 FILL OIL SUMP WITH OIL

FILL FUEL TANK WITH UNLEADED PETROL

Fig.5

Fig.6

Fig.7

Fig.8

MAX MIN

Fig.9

## WHAT YOU SHOULD DO
Please repeat every record above word for word.

## SOLUTION TO THIS TASK
 FILL OIL SUMP WITH OIL

FILL FUEL TANK WITH UNLEADED PETROL

Fig.5

Fig.6

Fig.7

Fig.8

MAX MIN

Fig.9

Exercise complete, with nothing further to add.